Model 1: reg.fit1 (incidents ~ population)

Is Population significant at 5%? No. The p-value for population is 0.1669, which is greater than 0.05. Therefore, population is not statistically significant at the 5% level.

What is the adjusted R-squared? The adjusted R² is 0.0698 (about 7%).

This means the model explains only about 7% of the variability in incidents, which is very low. So population alone does not explain incidents well in this dataset.

Model 2: reg.fit2 (incidents ~ zone + population)

Is Population significant at 5%? No. The p-value for population is 0.1430, which is greater than 0.05. So population is not statistically significant at the 5% level.

Is Zone significant at 5%? Yes. The p-value for zone is 0.00243, which is less than 0.05. Therefore, zone is statistically significant.

What is the adjusted R-squared? The adjusted R² is 0.5186 (about 52%).

This means the model explains about 52% of the variability in incidents after adjusting for the number of predictors, which is a substantial improvement compared to Model 1.

Model with interaction (reg.fit3)

Is Population significant at 5%? No. The p-value for population is 0.4352, which is greater than 0.05. Therefore, population is not statistically significant at the 5% level.
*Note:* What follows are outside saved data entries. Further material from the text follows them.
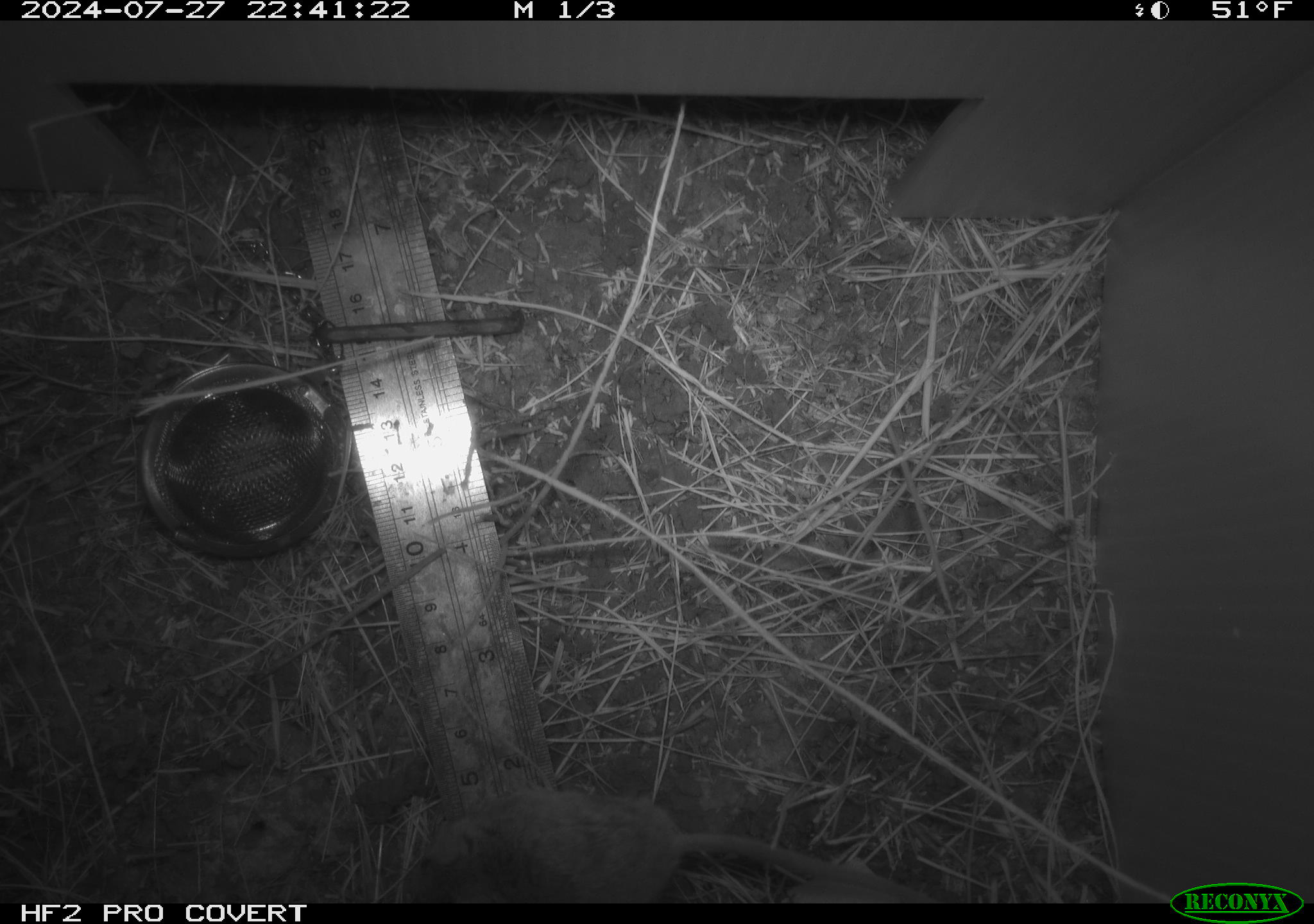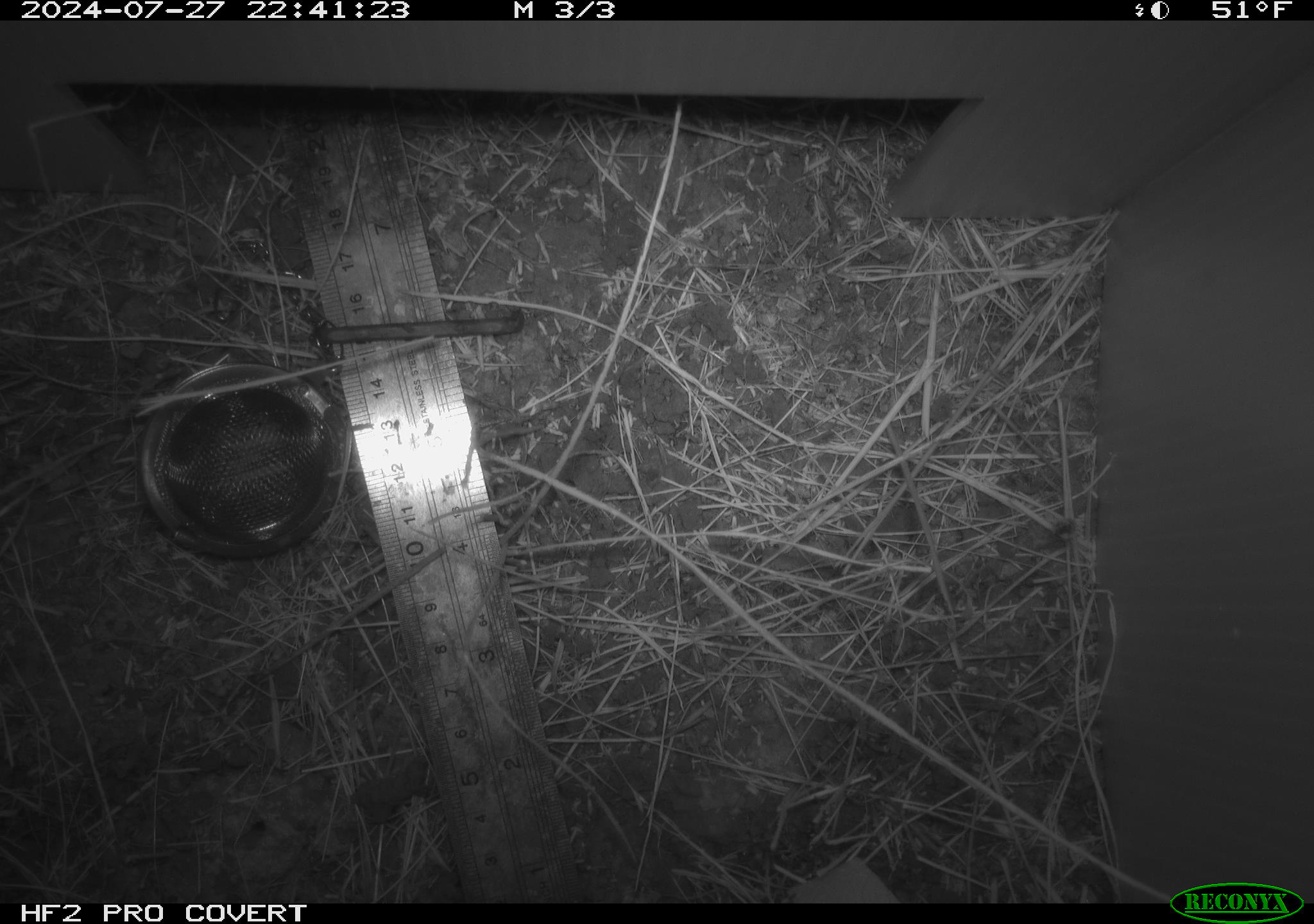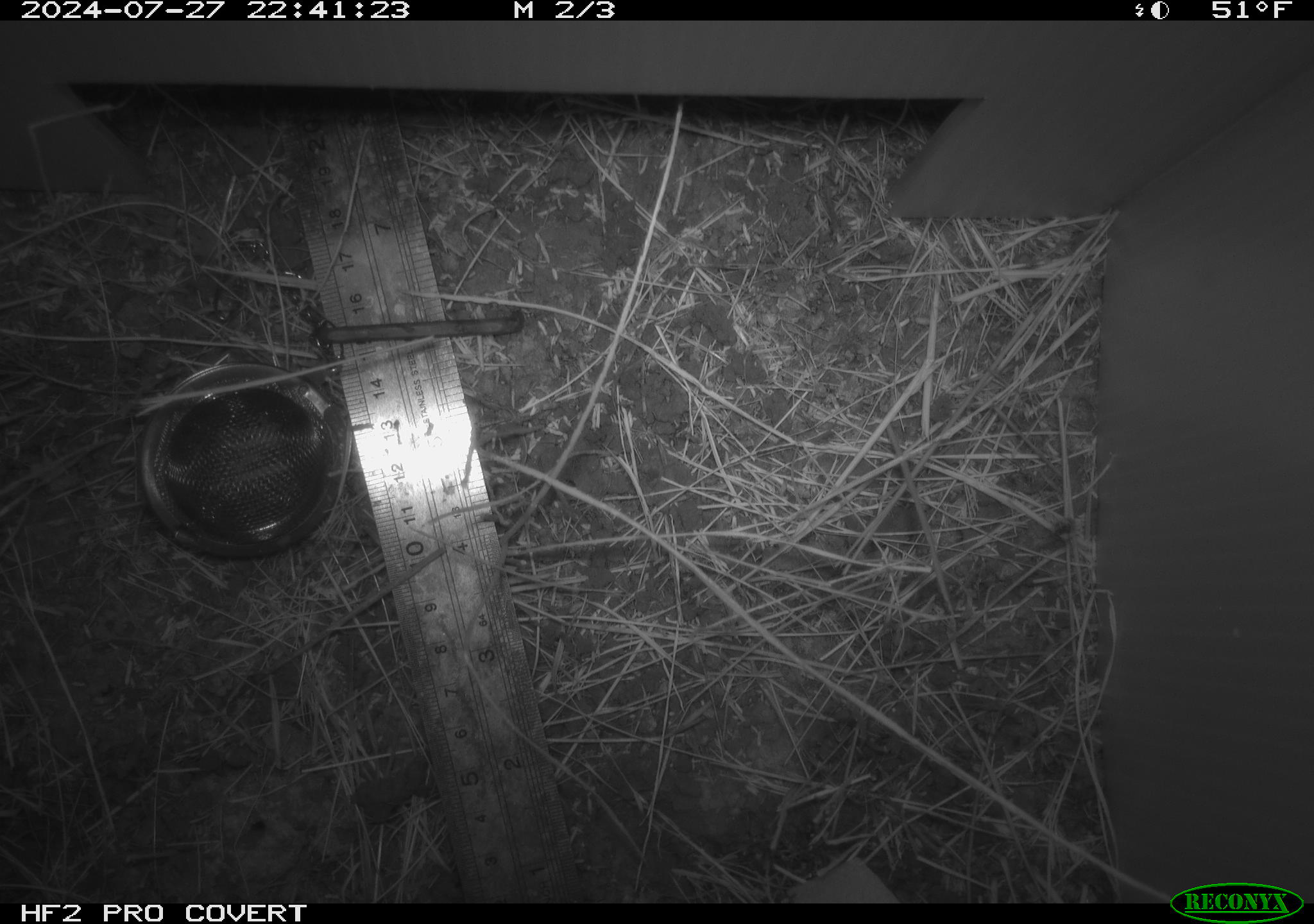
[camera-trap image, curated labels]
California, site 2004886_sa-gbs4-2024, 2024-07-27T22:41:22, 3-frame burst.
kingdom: Animalia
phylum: Chordata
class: Mammalia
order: Rodentia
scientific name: Rodentia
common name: mouse species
Is Zone significant at 5%? Yes. The p-value for zone is 0.0392, which is less than 0.05. Therefore, zone is statistically significant.

Is the interaction term significant at 5%? No. The p-value for the interaction term is 0.9755, which is much greater than 0.05. So, the interaction is not significant.

What is the adjusted R-squared of this model? The adjusted R² is 0.4786 (about 47.86%). This means the model explains about 48% of the variability in incidents after adjusting for the number of predictors.

Model with only the interaction term (reg.fit4)

Is the interaction term significant at 5%? Yes. The p-value is 0.01093, which is less than 0.05. So, the interaction term is significant in this model.

What is the adjusted R-squared? The adjusted R² is 0.3361 (about 33.61%). This model explains about 34% of the variability in incidents.

Among all four linear regression models (fit1–fit4), reg.fit2 (incidents ~ zone + population) is the best choice for prediction for the following reasons:

fit2 has the highest adjusted R² (52%), meaning it explains the largest proportion of variability in incidents after accounting for the number of predictors. This makes it the strongest model in terms of explanatory power.

Zone is highly significant (p = 0.00243 < 0.05).

Population is not statistically significant at 5%, but it still contributes to improving the overall model fit.